This first general-purpose electronic computer was used to perform a variety of tasks. However, as ENIAC was funded by the U.S. Military, some of its best-known compute tasks include calculating artillery trajectories.
“The ballistics calculation that previously took 12 hours on a hand calculator could be done in just 30 seconds,” notes the Penn Engineering blog. ENIAC was also used in H-bomb calculations, ballistic missile and rocket calculations, for weather prediction experiments, and more.
Programming ENIAC was done via a combination of plugboard wiring and a trio of portable function tables, each bristling with 1,200 ten-way switches. So, mapping a problem to run on ENIAC was a far from trivial task, which usually took highly trained teams several weeks, plus extensive testing, verification, and debugging.
ENIAC specifications
Though its architecture is rather different from that of a modern computer, it is interesting to look at the construction and component specs that formed the ENIAC.
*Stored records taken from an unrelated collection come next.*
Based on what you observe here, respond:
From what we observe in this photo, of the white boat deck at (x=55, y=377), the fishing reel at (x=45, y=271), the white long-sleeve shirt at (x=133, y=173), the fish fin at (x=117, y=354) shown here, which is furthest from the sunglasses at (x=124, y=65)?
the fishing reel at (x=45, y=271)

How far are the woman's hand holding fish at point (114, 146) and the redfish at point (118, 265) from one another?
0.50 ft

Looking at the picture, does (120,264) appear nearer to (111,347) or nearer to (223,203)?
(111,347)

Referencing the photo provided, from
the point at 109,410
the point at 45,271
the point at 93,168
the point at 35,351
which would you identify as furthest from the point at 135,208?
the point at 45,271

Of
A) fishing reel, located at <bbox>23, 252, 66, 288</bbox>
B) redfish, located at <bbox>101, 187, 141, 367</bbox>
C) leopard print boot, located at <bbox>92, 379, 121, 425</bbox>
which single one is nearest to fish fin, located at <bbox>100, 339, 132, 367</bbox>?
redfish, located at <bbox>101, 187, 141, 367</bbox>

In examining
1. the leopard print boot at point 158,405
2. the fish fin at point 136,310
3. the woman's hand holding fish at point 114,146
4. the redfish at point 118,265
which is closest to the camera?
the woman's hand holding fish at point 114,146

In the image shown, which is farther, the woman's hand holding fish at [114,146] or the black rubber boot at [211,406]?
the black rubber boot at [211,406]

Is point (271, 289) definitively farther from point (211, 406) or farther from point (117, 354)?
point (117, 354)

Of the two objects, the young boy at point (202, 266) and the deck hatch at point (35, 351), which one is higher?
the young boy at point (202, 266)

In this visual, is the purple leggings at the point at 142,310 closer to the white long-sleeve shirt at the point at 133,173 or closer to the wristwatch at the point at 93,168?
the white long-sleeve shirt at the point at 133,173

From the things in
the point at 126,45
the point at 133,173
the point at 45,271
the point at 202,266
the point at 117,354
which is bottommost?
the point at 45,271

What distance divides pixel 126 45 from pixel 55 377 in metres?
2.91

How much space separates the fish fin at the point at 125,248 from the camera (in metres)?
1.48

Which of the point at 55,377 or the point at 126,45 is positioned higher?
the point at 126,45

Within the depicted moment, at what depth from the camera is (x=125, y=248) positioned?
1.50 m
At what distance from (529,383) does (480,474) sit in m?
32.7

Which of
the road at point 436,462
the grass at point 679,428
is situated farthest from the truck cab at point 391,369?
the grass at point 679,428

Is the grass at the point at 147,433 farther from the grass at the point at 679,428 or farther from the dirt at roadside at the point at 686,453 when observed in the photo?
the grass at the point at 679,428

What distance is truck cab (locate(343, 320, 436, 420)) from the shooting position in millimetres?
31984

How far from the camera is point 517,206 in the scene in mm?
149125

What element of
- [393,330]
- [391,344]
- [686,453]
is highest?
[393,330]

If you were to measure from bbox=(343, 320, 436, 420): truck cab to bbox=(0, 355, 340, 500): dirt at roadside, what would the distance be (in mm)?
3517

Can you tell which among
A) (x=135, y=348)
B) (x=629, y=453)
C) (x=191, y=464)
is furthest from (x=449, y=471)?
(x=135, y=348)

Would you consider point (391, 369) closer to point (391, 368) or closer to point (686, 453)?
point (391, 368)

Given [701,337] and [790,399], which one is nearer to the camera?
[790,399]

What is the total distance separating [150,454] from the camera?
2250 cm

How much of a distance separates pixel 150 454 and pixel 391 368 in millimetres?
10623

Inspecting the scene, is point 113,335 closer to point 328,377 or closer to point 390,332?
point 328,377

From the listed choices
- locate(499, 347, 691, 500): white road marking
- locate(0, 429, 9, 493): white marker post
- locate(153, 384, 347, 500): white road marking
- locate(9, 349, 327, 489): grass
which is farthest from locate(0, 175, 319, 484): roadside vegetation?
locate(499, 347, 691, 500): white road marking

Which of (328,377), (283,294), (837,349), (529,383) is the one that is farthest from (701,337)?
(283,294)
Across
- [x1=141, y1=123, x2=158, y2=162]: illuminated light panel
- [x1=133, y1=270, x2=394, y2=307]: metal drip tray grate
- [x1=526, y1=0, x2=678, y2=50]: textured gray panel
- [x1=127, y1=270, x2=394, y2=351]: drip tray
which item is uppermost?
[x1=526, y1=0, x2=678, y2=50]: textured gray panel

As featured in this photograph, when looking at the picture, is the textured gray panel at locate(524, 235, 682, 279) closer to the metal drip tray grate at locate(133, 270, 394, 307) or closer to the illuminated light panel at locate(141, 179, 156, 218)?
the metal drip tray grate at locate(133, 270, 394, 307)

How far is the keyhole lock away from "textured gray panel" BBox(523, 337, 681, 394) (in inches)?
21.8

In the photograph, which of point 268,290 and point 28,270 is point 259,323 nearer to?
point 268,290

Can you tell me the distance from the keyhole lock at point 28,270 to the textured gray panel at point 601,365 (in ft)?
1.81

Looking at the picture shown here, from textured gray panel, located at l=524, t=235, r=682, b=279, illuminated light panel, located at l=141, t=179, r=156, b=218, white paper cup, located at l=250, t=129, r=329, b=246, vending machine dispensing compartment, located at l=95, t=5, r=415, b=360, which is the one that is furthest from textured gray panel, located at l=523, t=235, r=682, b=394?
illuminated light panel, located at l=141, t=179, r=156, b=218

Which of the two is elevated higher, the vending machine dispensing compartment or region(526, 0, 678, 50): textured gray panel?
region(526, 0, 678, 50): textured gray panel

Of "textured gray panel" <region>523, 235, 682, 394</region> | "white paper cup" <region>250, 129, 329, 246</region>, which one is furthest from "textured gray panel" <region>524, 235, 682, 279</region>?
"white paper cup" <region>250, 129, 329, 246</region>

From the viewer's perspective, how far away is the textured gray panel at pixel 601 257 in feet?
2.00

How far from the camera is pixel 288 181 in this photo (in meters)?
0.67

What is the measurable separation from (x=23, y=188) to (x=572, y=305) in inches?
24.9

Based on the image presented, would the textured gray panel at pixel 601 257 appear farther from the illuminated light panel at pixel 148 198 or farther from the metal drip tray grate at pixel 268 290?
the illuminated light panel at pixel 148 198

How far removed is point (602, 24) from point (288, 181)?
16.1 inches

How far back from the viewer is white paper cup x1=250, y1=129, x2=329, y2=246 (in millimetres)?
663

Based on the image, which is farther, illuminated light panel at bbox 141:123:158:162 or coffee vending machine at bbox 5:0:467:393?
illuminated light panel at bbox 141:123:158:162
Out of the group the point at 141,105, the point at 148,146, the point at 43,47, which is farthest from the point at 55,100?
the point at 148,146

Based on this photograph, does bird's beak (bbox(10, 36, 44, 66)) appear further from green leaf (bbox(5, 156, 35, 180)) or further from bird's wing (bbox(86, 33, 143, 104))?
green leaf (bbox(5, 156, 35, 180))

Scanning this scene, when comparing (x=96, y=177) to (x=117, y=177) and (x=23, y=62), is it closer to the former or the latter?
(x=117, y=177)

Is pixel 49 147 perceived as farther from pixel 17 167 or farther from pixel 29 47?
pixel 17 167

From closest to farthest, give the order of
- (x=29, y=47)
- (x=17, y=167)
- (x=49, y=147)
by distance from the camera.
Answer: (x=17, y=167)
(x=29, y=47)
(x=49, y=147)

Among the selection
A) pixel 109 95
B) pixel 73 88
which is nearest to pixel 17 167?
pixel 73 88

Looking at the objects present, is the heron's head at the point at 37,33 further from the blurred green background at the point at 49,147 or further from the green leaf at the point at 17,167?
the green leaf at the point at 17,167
In terms of its physical presence and build, an ENIAC Top Trumps card might be an ace… It featured 8,000 vacuum tubes, 70,000 resistors, 10,000 capacitors, and 500,000 soldered joints, with dedicated power lines delivering 150kW of electricity. Naturally, ENIAC was huge and heavy, too. The Penn Engineering blog says that it occupied a 30 x 50 foot room and weighed 30 tons.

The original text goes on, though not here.